--- Start of DATA PROVIDED ---

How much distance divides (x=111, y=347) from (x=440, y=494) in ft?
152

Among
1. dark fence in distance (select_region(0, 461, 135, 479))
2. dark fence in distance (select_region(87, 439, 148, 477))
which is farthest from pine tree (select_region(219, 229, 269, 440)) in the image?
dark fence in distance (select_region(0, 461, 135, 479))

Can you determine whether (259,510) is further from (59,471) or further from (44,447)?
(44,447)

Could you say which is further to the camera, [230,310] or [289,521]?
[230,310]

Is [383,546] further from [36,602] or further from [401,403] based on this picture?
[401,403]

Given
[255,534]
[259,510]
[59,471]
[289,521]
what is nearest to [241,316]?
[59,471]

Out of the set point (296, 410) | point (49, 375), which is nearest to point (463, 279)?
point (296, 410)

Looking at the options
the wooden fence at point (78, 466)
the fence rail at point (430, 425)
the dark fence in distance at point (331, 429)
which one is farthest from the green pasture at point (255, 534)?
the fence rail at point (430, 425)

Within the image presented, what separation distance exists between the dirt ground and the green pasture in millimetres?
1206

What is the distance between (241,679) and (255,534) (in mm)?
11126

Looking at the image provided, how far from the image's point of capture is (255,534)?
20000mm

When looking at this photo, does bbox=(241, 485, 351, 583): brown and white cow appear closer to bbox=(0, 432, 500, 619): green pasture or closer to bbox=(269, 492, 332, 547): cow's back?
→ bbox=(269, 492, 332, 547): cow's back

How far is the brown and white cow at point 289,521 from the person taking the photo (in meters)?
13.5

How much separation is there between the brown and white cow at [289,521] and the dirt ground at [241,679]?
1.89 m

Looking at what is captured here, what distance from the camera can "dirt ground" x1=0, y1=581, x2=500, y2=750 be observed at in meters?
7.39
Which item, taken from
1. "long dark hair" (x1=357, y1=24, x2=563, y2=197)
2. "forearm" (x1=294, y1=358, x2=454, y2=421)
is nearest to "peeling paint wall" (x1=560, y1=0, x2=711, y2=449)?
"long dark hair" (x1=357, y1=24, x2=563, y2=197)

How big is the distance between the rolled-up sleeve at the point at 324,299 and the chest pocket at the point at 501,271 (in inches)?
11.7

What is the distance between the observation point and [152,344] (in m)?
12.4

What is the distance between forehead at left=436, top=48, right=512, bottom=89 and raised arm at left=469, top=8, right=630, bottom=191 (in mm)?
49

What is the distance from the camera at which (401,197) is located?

--- End of DATA PROVIDED ---

> [GIVEN REQUEST]:
Return everything from the line containing "How far is the" down to the end of the entries above, copied word for word.

> [RESULT BELOW]:
How far is the brown and white cow at point 289,521 from the person taking the photo (in meters)?
13.5

How much separation is there between the brown and white cow at [289,521] and the dirt ground at [241,679]?
1.89 m

Looking at what is captured here, what distance from the camera can "dirt ground" x1=0, y1=581, x2=500, y2=750 be observed at in meters?
7.39
Which item, taken from
1. "long dark hair" (x1=357, y1=24, x2=563, y2=197)
2. "forearm" (x1=294, y1=358, x2=454, y2=421)
is nearest to "peeling paint wall" (x1=560, y1=0, x2=711, y2=449)?
"long dark hair" (x1=357, y1=24, x2=563, y2=197)

How big is the distance between the rolled-up sleeve at the point at 324,299 and the chest pocket at the point at 501,271 (in inches)?
11.7

What is the distance between the observation point and [152,344] (in m)?
12.4

What is the distance between forehead at left=436, top=48, right=512, bottom=89 and raised arm at left=469, top=8, right=630, bottom=191 (in mm)?
49

What is the distance from the camera at which (401,197) is located?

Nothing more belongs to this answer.